The five permanent U.N. Security Council members - the United States, Britain, France, Russia and China - and Germany will meet with Iran in Kazakhstan on Feb. 26 for the latest round of talks in a 7-year-old attempt by the so-called P5-plus-one to end the decade-long nuclear standoff with Tehran.
"We hope that Iran will come to this negotiation with flexibility and that we can make substantial progress," Ashton told the 15-nation Security Council during a meeting on the United Nations' cooperation with regional organizations.
"We're engaging in intensive diplomatic efforts to seek a negotiated solution that meets the international community's concern about the Iranian nuclear program," she said.
Ashton has been taking part in and coordinating the six powers' fitful negotiations with Iran.
In his annual State of the Union address, U.S. President Barack Obama said world powers were united in their desire to use diplomacy to prevent Iran from developing atomic weapons, though he left a door open to non-diplomatic avenues like force.

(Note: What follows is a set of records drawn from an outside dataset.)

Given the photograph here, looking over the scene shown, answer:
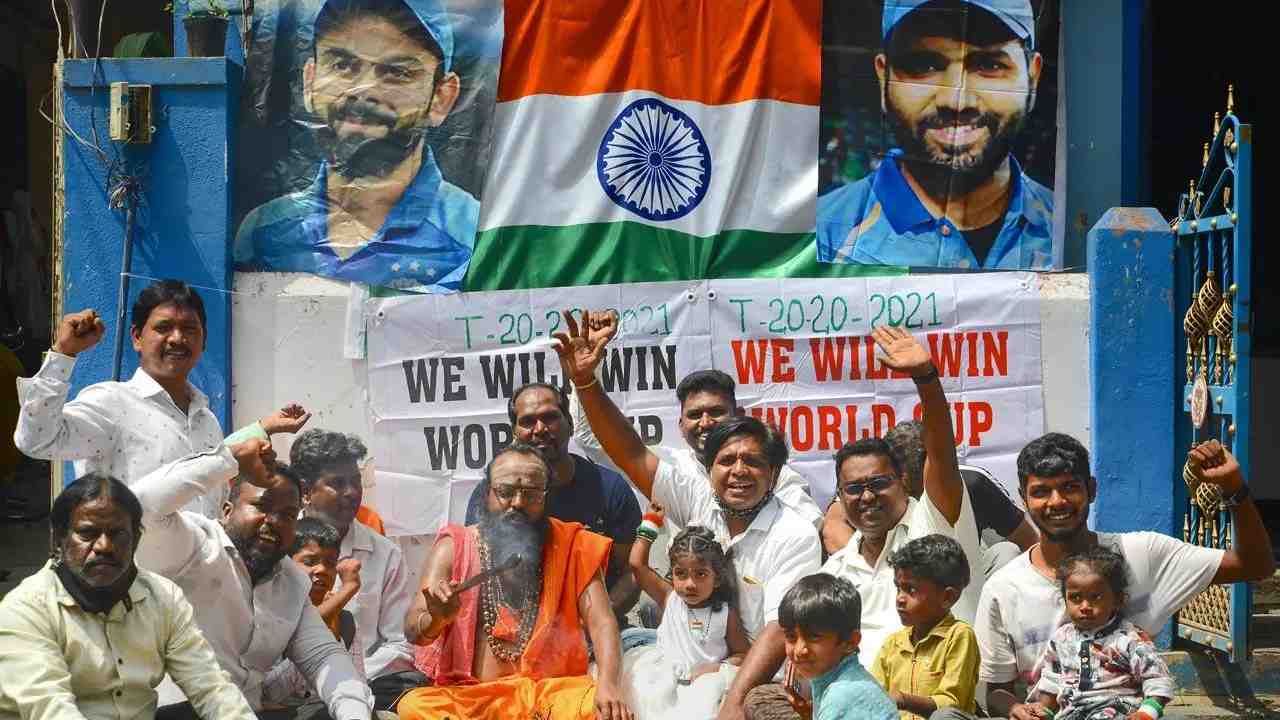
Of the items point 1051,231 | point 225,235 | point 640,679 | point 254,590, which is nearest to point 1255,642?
point 1051,231

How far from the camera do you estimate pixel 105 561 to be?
4.65 metres

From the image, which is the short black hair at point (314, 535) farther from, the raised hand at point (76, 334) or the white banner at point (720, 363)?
the raised hand at point (76, 334)

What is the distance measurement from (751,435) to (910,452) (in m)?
0.75

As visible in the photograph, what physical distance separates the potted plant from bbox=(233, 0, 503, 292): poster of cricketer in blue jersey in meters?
0.15

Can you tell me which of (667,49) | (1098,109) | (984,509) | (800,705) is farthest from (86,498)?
(1098,109)

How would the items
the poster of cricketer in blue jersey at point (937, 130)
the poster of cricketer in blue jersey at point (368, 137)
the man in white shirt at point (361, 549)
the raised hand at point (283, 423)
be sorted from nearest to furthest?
the raised hand at point (283, 423) < the man in white shirt at point (361, 549) < the poster of cricketer in blue jersey at point (368, 137) < the poster of cricketer in blue jersey at point (937, 130)

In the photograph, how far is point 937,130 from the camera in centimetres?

"The leaders of Iran must recognize that now is the time for a diplomatic solution, because a coalition stands united in demanding that they meet their obligations, and we will do what is necessary to prevent them from getting a nuclear weapon," Obama said on Tuesday.
U.S. Secretary of State John Kerry said last week that the six powers were ready to respond if Iran came to the talks prepared to discuss "real substance."
Iranian Foreign Minister Ali Akbar Salehi has said Iran was "counting on there being positive and constructive steps made to resolve this problem at the upcoming meeting."
So far, Iran has refused to suspend its nuclear enrichment program, which the United States, EU and their allies suspect is aimed at producing fuel for weapons. Iran says enrichment is a sovereign right under the nuclear Non-Proliferation Treaty and demanding a halt to the program illegal.
Iran denies that it is seeking a weapon and says its nuclear program serves only peaceful purposes such as electricity generation and the production of medical isotopes.